## TASK BRIEF
Can you set down everything from the line containing "this 791×594 image." down to the line containing "rusty metal beam [93, 101, 664, 128]", both ends included, copied without any change?
---------- GIVEN DATA ----------
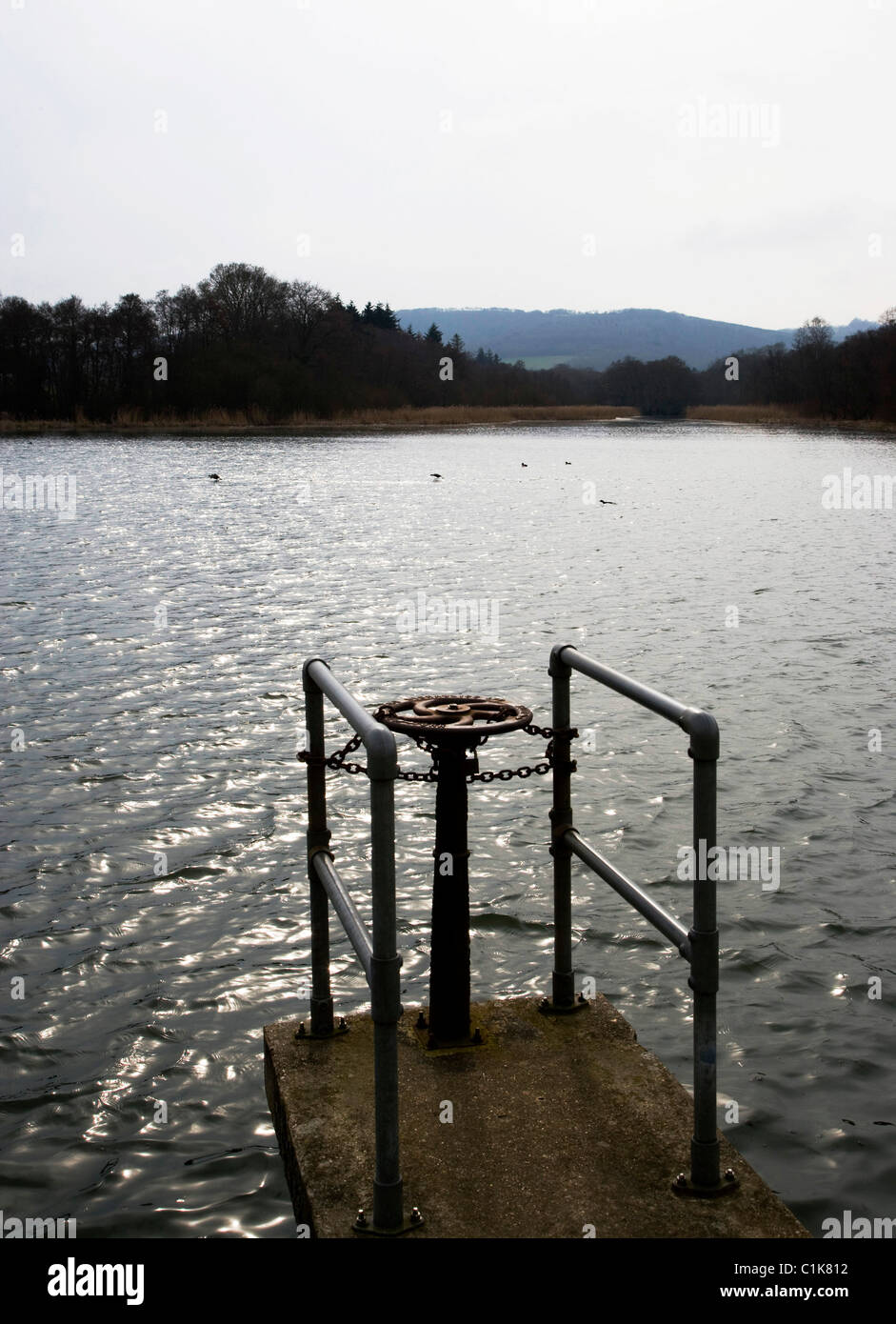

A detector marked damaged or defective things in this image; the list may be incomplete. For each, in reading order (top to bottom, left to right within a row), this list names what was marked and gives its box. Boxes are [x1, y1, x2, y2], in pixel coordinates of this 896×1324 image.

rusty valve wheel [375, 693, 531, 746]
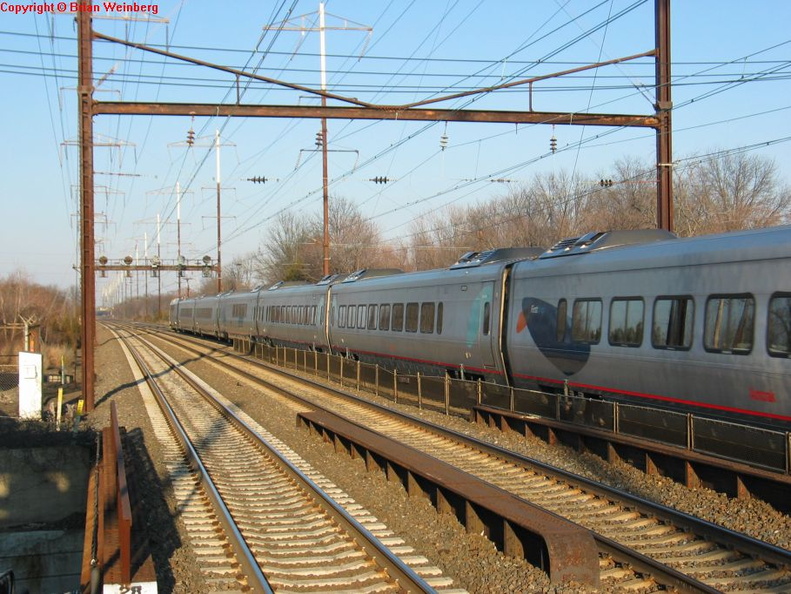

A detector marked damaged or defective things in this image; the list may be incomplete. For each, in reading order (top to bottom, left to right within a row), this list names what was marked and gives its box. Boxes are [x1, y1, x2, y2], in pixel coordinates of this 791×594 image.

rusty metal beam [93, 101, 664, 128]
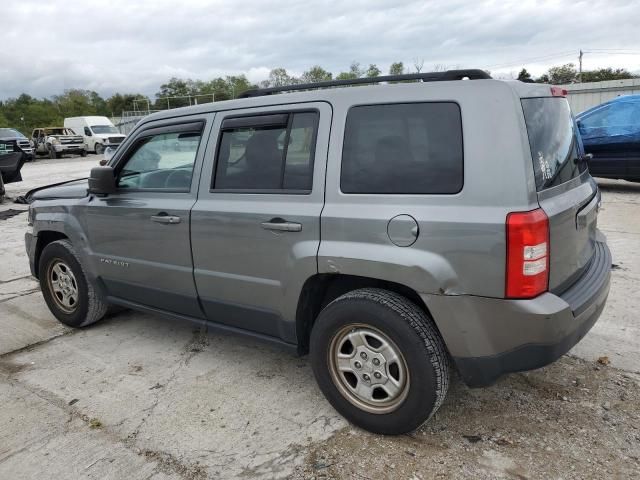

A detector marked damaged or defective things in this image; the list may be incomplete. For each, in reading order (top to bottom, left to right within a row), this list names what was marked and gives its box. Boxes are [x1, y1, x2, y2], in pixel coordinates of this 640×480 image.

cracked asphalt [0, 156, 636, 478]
----------
---------- GIVEN DATA ----------
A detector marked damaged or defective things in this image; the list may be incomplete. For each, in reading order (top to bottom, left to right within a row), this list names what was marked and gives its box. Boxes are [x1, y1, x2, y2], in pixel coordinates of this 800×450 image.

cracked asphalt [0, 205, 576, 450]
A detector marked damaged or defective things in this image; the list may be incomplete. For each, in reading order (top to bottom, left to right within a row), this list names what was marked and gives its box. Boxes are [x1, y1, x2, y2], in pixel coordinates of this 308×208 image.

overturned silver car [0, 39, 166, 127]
----------
## TASK SOLUTION
A detector marked damaged or defective things in this image; the list may be incomplete. For each, in reading order (top to bottom, left to right within a row), this list names what was marked and gives its box. Boxes are [x1, y1, x2, y2], in pixel coordinates of this 791×594 image.

rusty metal beam [93, 101, 664, 128]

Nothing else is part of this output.